Onikofaji genelde psikiyatrik bir hastalığa eşlik eder. Çocuk ve ergenlerde yapılan bir çalışmada onikofaji ile başvuran çocukların 3’te 2’sine bir psikiyatrik hastalığın eşlik ettiği görülmüştür.
Onikofaji çocuklarda ön dişlerin gelişimini etkilemekte ve maloklüzyonlara neden olmaktadır.
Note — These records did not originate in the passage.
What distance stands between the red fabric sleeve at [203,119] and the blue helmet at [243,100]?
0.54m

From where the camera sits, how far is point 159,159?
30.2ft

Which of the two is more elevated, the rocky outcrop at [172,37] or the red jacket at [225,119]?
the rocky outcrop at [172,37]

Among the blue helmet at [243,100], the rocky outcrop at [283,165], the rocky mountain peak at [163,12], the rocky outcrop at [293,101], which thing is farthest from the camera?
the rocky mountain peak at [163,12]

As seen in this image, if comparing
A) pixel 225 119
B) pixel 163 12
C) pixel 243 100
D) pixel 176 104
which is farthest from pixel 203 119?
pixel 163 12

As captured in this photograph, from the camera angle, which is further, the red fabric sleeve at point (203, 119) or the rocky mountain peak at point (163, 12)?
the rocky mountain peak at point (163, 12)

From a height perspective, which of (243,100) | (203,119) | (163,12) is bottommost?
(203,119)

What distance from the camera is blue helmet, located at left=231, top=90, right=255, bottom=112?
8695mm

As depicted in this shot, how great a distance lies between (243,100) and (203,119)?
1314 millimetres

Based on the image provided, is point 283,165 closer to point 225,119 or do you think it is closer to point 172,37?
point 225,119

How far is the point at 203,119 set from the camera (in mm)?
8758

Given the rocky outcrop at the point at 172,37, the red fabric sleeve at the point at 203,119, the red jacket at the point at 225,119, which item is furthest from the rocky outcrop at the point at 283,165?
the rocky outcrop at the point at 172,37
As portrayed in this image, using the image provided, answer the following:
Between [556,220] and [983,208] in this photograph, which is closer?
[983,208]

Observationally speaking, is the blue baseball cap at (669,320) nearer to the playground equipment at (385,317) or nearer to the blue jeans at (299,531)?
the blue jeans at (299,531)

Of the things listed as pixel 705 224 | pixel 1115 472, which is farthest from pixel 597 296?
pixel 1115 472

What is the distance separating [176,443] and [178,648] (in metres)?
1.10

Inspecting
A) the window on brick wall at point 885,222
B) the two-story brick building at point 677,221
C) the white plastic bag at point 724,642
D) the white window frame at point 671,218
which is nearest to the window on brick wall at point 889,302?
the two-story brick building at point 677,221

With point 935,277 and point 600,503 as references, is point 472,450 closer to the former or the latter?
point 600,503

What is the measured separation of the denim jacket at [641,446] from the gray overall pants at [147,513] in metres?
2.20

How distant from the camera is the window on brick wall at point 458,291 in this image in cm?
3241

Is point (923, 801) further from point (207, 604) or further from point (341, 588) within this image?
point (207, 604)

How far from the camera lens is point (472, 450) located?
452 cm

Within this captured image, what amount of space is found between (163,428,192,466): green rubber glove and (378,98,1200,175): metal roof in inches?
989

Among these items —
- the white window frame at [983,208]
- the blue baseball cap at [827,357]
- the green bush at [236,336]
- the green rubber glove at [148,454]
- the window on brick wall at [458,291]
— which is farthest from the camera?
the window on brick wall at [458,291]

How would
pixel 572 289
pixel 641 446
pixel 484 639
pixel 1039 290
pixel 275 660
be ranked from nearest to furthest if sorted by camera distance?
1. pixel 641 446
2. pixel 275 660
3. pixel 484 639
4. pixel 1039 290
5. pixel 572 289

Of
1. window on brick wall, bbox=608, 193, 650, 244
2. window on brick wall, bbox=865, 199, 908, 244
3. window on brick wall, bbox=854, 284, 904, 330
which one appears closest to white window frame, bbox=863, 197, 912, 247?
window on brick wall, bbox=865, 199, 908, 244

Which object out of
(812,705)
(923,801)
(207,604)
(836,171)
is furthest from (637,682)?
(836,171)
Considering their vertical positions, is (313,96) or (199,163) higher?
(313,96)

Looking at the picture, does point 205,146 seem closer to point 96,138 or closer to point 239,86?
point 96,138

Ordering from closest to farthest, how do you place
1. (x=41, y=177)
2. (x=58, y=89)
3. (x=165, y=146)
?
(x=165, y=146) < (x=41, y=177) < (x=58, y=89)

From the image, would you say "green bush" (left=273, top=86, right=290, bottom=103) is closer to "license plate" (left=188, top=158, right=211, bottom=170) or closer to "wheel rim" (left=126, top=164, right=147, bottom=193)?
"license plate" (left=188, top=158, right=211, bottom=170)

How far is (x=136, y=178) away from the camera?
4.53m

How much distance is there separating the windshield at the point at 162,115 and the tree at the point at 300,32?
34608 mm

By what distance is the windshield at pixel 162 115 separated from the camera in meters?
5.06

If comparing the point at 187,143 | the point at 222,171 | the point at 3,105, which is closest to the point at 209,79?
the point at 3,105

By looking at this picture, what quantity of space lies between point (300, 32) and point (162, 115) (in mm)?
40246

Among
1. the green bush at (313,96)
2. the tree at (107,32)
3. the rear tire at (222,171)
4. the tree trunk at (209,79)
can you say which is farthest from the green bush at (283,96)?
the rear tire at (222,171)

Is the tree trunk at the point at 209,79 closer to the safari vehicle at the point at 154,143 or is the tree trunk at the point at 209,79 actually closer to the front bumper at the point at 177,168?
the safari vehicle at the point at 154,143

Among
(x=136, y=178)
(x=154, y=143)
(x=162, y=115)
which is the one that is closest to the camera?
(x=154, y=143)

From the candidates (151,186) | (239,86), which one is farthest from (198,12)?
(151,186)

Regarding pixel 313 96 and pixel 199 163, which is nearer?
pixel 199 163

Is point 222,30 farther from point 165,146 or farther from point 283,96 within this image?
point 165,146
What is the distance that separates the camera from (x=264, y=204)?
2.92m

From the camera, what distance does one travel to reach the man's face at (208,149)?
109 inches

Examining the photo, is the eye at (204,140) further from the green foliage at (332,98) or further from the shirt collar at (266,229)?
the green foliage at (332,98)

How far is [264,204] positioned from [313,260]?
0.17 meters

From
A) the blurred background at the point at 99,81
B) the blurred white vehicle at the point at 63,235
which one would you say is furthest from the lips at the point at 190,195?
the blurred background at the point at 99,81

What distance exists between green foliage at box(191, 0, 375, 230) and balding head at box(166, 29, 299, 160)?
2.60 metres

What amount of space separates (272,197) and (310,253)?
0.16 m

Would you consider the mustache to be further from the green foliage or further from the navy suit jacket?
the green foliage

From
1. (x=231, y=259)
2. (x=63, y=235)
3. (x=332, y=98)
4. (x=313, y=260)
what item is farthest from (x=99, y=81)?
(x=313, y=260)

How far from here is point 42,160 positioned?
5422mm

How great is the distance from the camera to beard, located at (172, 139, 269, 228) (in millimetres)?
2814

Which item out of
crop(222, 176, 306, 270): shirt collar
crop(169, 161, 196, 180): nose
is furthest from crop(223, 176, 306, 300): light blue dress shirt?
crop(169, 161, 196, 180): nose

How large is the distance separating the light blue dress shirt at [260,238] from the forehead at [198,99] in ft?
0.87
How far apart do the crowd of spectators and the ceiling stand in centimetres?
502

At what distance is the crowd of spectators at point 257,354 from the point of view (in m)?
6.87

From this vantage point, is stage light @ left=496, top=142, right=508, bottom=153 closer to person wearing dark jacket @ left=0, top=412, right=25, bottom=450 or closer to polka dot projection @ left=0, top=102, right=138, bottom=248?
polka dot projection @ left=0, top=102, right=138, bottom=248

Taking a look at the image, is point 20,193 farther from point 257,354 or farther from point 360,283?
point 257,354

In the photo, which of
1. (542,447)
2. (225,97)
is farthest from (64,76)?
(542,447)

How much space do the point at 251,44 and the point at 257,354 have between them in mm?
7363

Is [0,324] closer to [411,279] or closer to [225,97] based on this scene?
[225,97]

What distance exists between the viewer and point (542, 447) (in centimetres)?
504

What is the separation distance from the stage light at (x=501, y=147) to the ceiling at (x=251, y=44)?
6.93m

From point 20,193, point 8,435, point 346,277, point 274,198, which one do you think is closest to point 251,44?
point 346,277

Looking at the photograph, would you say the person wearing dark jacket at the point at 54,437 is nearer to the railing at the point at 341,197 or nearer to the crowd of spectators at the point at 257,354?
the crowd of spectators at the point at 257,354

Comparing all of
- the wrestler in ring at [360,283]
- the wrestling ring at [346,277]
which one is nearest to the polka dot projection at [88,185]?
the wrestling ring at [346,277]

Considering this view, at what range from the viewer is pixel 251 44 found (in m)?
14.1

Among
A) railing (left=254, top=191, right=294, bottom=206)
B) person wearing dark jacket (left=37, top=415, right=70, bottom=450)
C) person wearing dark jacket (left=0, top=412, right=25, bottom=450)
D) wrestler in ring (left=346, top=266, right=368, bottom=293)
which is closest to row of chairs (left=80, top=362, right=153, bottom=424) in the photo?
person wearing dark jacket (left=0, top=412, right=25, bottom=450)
Onikofajinin stres ve anksiyetenin bir işareti olabileceği ve kaygı azaltıcı bir rolü olabileceği üzerinde de durulmuştur. Literatürde altta yatan bir rahatsızlık olmadan bir alışkanlık olarak da değerlendirenler mevcuttur.
Onikofaji, tırnak ve çevre dokularda enfeksiyonların yayılmasına, paranoşiye, diş eti hastalıklarına ve çene eklemi fonksiyon bozukluklarına yol açabilir.
Uzun süre devam eden onikofaji ile trınklardaki şekil düzensizliği sıklıkla utanç verici ve sosyal yaşamda istenmeyen bir duruma dönüşmektedir. Şiddeti kişiden kişiye değişebilen bu durum çoğu zaman kişi tarafından durdurulmaya çalışılır, ancak başarı oranı düşüktür.
Tırnak yeme alışkanlığının tamamen geçebileceği yönünde hastanın mutlak rahatlatılması gerekmektedr.
Kötü hatta acı bir tada sahip özel ojeler kullanılabilir.
Sakız çğneme, ellerin meşgul olabileceği bir aktivite yapılması; müzk enstrümanı kullanımı gibi.. etkili olabilmekte.
Onikofaji pskiyatrik hastalıkların sınıflanmasında dürtü kontrol bozukluğu olarak sınıflandırılsa da obsesif kompulsif bozukluk (OKB) spektrumda değerlendirenlerde mevcuttur.
Serotonin geri alım inhibitörleri ve bilişsel davranışçı tedavilerin etkili olduğunu bildiren yayınlar mevcuttur. Dürtü kontrol bozukluğun nörobiyolojisinde serotonerjik, dopaminerjik, adrenerjik ve opioiderjik sistemlerinin rol oynadığı vurgulanmaktadır. Bununla beraber serotonin ve dopamin OKB’nin de nörobiyolojisinde önemli bir role sahiptir.
Tırnaklar ve çevre dokularla oynama ve tikler tırnak yeme kadar sık görülmektedir. Sıklıkla baş ve işaret parmakta görülmekte. Tırnakta terarlayan bu travmalar tırnak yüzeyinde deformasyonlara yol açmaktadır.
Onikotillomani ise obsesif kompulsif bir davranış bozukluğudur. Tırnak ile tırnak çevre dokuların sürekli koparılması tablosudur. Bu alaışkanlık bazı durumlarda parazitik yada yabancı cisim delüzyonlarına ikincil olarak gelişebilmektedir. Bazı hastalar kalem ucu, makas, bıçak, jilet yada kürdan gibi cisimlerde kullanmaktadır. Tırnakta zamanla onikolizis, splinter hemoraji hatta subungual hematom, paranişi gelişmekte.